# TASK INSTRUCTIONS:
A – Using the biography of Šerif Hamzagić, answer these:
(i) In what year did Hamzagić start working at Tutin's Health Center?
(ii) Of the seven houses in Tutin counted in the 1868 travelogue, how many belonged to the Hamzagić family?
(iii) In what position was Hamzagić placed on his party's list for the Kragujevac division in the 1993 Serbian parliamentary election?
B – Continue the biography of Šerif Hamzagić, starting after its last sentence.

# EXCERPT PROVIDED:
%%

Šerif Hamzagić (Шериф Хамзагић; born 31 May 1956) is a Serbian medical doctor, administrator, and politician from the country's Bosniak community. He served in the National Assembly of Serbia from 2008 to 2012 as a member of G17 Plus.

==Early life and career==
Hamzagić was born in Tutin, in the Sandžak region of what was then the People's Republic of Serbia in the Federal People's Republic of Yugoslavia. His nineteenth-century ancestors were the founders of the community; a travelogue written in 1868 noted that there were seven houses in Tutin, six of which belonged to members of the Hamzagić family.

Hamzagić graduated from the University of Pristina Faculty of Medicine and began working at Tutin's Health Center in 1982, eventually becoming its director. In 1990, he completed his specialization in internal medicine in Belgrade.

In 2012, Hamzagić co-authored a historical monograph entitled, Tutin: Od mahale do šehera.

==Politician==
Hamzagić was a member of Izudin Šušević's Reform Democratic Party of Sandžak in the 1990s. He appeared in the third position on the party's electoral list for the Kragujevac division in the 1993 Serbian parliamentary election; the list did not cross the electoral threshold for assembly representation.

%%

# EXCERPTED RECORDS:
%%

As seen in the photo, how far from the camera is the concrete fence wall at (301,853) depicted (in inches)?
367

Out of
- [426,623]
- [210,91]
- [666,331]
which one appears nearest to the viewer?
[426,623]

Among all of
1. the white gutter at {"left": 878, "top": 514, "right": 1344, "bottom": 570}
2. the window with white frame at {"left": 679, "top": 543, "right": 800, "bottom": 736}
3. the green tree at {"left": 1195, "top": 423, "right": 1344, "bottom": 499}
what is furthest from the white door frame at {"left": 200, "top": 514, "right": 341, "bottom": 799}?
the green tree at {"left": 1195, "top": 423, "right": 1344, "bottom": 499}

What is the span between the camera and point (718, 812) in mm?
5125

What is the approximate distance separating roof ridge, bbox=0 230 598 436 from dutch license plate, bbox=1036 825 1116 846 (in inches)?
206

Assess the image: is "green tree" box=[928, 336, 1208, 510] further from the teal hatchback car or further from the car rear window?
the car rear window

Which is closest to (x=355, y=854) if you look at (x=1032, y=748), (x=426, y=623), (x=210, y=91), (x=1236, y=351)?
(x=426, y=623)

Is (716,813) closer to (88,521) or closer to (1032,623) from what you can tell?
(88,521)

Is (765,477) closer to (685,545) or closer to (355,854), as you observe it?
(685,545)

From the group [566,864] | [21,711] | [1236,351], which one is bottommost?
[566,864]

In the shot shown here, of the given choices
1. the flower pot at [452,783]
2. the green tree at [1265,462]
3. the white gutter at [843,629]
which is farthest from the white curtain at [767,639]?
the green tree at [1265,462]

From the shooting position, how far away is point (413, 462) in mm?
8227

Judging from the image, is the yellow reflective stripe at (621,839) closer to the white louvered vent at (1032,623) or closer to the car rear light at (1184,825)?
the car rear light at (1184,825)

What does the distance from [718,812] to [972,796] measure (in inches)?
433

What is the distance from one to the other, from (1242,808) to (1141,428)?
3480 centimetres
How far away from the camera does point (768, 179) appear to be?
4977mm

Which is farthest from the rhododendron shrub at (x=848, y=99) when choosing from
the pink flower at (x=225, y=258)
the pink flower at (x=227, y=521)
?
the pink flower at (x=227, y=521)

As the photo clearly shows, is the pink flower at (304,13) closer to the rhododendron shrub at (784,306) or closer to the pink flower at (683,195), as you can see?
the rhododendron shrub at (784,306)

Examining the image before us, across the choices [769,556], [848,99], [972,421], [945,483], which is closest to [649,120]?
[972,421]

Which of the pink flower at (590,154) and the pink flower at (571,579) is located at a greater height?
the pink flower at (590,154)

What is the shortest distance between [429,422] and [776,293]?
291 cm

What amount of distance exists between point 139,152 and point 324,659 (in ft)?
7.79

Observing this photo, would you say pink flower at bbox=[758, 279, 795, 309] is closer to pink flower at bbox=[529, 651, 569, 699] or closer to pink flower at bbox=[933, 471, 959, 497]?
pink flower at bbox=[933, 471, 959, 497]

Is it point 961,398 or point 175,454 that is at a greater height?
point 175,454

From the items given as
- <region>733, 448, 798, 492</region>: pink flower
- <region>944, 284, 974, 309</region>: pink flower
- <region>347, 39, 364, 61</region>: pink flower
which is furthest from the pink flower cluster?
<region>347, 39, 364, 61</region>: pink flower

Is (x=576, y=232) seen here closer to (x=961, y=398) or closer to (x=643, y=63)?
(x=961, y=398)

%%

# ANSWERS GIVEN:
A –
(i) 1982
(ii) Six
(iii) Third

B –
He later joined G17 Plus and received the 238th position on the party's list for the 2003 Serbian parliamentary election. The list won thirty-four seats, and he did not receive a mandate. (From 2000 to 2011, Serbian parliamentary mandates were awarded to sponsoring parties or coalitions rather than to individual candidates, and it was common practice for mandates to be assigned out of numerical order. Hamzagić's position on the list – which was in any event mostly alphabetical – had no specific bearing on his chances of election.)

Serbia introduced the direct election of mayors in the 2004 Serbian local elections. Hamzagić ran for mayor of Tutin and finished third. He was elected to the municipal assembly when G17 Plus won two seats, although he resigned before the four-year term expired. He later appeared in the 236th position on G17 Plus's list in the 2007 Serbian parliamentary election and was not given a mandate when the list won nineteen seats.

===Parliamentarian===
G17 Plus contested the 2008 Serbian parliamentary election as part of the For a European Serbia (Za evropsku Srbiju, ZES) coalition, which was led by the Democratic Party (Demokratska stranka, DS). Hamzagić appeared in the 213th position on ZES's list and was awarded a mandate when the list won a plurality victory with 102 out of 250 seats. The overall result of the election was inconclusive, but ZES ultimately formed a coalition government with the Socialist Party of Serbia (Socijalistička partija Srbije, SPS), and Hamzagić served as a supporter of the administration. He was a member of the assembly committee for international relations and the parliamentary friendship group with Bosnia and Herzegovina.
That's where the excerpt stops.